(Closed) Registries go on what invitation?

posted 5 years ago in Etiquette
  • poll: Registries go on...
    On the Bridal invitations : (59 votes)
    97 %
    On the Wedding invitations : (2 votes)
    3 %
  • Post # 3
    Member
    4439 posts
    Honey bee
    • Wedding: January 2013 - Harbourfront Grand Hall

    @AndysCraftsNmore:  I think as far as etiquette is concerned that is supposed to be spread by word of mouth.  I see it a lot on wedding websites as well.

    Post # 4
    Hostess
    3369 posts
    Sugar bee
    • Wedding: May 2013

    Etiquette wise, you’re not supposed to put them on any invitation. Ideally you want them on your wedding website, which can be linked on the invitation on an insert with “general information” or the “RSVP”. However, it’s 2013 and traditions and etiquette are going out the window like crazy, so whatever you think looks best is what will work! 🙂

    Post # 5
    Member
    134 posts
    Blushing bee
    • Wedding: August 2014

    Neither, spread it by word of mouth. (I don’t even mind people posting it on Facebook! But there are a lot of Bees that will disagree.)

    Post # 6
    Member
    6015 posts
    Bee Keeper
    • Wedding: March 2012

    The lessor of two evils would be to slip them into the Bridal Shower invites.  I didn’t include anything about getting me presents in any of my invites.  PP was correct normally it’s word of mouth. 

    Post # 7
    Member
    9142 posts
    Buzzing Beekeeper
    • Wedding: November 2013 - St. Augustine Beach, FL

    In my area it’s okay to add a slip of paper with the registry information on it in the envelope for the bridal shower invitation.  However, the info does not go on the actual shower invite.

    Registry info never goes on the wedding invitation or in the envelope.

**Your goal**.
Write out the registry etiquette thread word for word, from "In my area it’s" up to and including "actual shower invite.". The records that come next are separate material with no connection to the registry etiquette thread.

**Entries supplied**.
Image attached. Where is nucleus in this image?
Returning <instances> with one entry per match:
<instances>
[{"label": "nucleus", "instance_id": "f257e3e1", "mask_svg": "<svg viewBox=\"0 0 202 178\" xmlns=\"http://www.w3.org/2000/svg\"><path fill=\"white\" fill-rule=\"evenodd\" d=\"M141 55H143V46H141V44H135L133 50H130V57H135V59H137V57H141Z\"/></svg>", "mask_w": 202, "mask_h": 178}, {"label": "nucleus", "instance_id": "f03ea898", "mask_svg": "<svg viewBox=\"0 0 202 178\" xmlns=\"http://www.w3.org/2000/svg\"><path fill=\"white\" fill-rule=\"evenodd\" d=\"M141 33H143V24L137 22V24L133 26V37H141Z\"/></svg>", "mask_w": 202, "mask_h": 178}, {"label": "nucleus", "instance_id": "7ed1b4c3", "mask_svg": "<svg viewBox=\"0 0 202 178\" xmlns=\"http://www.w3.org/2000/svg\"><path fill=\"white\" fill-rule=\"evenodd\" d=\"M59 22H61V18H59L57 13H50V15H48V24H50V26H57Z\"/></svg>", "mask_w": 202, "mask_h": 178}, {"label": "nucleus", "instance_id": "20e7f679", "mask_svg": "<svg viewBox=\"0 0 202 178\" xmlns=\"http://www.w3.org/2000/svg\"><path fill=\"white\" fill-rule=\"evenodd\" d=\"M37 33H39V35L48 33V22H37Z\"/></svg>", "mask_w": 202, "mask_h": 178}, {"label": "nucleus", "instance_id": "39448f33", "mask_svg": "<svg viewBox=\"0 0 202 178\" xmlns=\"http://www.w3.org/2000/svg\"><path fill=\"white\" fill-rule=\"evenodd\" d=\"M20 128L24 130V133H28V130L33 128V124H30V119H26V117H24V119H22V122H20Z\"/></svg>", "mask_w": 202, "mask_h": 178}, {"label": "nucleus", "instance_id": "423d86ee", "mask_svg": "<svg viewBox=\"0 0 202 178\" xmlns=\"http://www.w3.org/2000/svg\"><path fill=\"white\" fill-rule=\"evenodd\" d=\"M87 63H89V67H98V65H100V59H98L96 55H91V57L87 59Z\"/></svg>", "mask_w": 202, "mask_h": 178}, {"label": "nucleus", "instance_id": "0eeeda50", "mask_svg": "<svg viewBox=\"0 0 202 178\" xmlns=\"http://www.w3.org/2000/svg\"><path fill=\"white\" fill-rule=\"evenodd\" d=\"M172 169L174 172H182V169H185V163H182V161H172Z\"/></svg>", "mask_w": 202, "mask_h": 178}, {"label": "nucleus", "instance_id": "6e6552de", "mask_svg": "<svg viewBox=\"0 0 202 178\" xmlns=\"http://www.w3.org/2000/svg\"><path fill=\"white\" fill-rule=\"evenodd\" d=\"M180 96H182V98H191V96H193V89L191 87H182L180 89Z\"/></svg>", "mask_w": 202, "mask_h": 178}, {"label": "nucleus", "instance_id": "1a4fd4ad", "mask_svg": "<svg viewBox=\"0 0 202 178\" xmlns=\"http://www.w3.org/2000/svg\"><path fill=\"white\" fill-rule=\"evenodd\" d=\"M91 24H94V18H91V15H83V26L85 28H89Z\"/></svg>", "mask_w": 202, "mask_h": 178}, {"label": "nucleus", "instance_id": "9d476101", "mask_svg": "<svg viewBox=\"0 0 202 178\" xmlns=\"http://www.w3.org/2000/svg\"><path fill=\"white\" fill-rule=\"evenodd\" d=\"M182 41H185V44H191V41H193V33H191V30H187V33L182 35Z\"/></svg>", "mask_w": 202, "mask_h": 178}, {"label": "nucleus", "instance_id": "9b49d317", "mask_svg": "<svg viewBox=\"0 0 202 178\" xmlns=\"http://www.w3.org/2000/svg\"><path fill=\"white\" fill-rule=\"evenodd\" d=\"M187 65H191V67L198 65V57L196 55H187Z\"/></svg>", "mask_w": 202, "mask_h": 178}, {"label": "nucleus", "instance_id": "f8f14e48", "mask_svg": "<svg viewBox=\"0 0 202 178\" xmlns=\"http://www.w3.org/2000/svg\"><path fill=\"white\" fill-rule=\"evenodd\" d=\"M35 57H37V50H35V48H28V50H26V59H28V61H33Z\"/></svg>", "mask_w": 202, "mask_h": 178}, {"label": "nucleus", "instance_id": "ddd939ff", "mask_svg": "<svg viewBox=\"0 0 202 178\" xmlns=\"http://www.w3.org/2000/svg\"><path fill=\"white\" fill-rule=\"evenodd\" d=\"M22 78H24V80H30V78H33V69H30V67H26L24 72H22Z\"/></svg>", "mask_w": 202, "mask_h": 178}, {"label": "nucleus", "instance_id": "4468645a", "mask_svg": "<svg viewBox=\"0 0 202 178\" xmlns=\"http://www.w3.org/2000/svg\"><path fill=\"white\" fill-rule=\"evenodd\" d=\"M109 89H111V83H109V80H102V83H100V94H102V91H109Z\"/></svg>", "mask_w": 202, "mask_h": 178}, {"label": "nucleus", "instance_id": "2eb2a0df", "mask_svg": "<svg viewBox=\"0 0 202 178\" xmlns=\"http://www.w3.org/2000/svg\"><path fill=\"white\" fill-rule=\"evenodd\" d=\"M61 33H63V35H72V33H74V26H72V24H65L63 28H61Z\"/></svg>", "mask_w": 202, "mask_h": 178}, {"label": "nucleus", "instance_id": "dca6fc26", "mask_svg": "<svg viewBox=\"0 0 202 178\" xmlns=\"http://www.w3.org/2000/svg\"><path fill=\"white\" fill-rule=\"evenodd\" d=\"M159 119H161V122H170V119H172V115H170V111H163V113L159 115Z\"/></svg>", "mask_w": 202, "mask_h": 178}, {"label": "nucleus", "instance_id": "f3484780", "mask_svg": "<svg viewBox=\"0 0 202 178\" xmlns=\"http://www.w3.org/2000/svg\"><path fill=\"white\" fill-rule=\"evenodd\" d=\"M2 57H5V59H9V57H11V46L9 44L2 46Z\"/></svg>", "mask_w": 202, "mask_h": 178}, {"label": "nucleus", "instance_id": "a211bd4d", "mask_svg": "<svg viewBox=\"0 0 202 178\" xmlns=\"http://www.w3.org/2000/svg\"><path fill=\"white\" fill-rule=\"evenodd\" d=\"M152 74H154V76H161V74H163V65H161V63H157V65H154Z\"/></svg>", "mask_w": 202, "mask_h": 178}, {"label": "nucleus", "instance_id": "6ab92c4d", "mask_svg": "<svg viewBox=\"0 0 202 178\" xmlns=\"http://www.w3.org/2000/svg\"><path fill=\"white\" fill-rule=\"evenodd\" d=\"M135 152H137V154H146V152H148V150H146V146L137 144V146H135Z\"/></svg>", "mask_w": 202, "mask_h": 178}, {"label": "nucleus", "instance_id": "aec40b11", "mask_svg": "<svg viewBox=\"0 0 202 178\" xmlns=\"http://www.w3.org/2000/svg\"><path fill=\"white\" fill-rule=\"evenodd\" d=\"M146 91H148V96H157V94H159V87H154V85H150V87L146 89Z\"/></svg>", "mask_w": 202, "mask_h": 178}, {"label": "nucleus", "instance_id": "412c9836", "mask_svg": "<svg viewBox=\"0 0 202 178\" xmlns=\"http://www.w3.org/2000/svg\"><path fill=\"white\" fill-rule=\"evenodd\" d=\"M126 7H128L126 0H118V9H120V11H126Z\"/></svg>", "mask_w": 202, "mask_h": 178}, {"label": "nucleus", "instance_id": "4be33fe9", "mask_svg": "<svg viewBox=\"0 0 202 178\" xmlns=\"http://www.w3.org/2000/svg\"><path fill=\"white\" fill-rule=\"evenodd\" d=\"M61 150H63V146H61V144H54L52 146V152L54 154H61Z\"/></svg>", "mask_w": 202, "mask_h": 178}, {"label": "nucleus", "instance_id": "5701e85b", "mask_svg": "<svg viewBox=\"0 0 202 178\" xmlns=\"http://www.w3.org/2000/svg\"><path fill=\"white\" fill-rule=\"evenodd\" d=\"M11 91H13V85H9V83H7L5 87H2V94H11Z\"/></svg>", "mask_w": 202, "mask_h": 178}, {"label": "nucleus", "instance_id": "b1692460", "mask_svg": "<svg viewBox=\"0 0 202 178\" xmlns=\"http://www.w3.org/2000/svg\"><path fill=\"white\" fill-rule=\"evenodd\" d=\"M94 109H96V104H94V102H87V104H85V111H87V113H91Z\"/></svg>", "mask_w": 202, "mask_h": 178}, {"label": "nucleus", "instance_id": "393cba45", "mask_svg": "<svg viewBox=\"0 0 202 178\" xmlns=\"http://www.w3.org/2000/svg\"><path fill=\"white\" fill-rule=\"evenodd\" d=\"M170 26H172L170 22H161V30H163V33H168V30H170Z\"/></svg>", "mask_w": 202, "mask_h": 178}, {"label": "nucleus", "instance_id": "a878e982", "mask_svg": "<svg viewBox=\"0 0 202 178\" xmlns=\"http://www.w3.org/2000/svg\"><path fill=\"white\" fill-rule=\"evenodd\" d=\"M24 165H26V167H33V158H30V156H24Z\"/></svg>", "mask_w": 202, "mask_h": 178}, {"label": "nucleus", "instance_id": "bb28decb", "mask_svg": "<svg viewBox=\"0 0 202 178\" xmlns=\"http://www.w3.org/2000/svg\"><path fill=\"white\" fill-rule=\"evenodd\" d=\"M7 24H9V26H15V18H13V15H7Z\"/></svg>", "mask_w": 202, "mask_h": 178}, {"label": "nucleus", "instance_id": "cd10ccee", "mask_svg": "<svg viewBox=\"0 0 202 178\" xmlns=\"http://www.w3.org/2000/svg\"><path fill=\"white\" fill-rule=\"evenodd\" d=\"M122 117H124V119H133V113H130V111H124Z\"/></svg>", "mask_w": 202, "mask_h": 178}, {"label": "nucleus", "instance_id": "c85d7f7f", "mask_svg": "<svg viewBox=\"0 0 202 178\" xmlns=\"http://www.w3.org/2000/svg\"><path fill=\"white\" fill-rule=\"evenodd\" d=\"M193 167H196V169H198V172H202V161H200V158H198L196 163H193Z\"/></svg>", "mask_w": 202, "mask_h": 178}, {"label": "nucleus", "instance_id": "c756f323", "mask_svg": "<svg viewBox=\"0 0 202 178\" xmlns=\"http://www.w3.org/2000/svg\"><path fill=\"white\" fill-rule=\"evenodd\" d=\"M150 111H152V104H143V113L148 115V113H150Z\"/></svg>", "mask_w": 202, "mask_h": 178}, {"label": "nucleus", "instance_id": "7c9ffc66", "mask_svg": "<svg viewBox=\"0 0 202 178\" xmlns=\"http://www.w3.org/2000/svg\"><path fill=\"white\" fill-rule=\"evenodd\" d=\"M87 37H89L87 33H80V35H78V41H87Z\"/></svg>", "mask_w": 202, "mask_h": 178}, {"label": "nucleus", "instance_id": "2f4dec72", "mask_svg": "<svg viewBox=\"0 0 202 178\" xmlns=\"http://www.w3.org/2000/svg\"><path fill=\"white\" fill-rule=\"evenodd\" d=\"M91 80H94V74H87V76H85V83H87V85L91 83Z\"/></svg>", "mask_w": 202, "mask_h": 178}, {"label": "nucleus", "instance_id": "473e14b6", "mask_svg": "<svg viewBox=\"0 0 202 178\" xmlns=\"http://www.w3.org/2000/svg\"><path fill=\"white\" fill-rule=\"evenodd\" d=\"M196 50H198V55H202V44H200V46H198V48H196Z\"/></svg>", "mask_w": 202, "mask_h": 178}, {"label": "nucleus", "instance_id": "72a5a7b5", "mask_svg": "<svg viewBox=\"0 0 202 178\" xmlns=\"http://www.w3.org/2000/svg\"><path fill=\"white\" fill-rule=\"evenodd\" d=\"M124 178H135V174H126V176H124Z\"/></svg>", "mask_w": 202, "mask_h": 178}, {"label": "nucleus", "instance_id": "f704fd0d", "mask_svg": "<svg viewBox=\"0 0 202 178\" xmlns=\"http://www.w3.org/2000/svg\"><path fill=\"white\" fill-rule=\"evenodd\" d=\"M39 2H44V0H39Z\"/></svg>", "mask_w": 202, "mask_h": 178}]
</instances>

**Reply**.
In my area it’s okay to add a slip of paper with the registry information on it in the envelope for the bridal shower invitation.  However, the info does not go on the actual shower invite.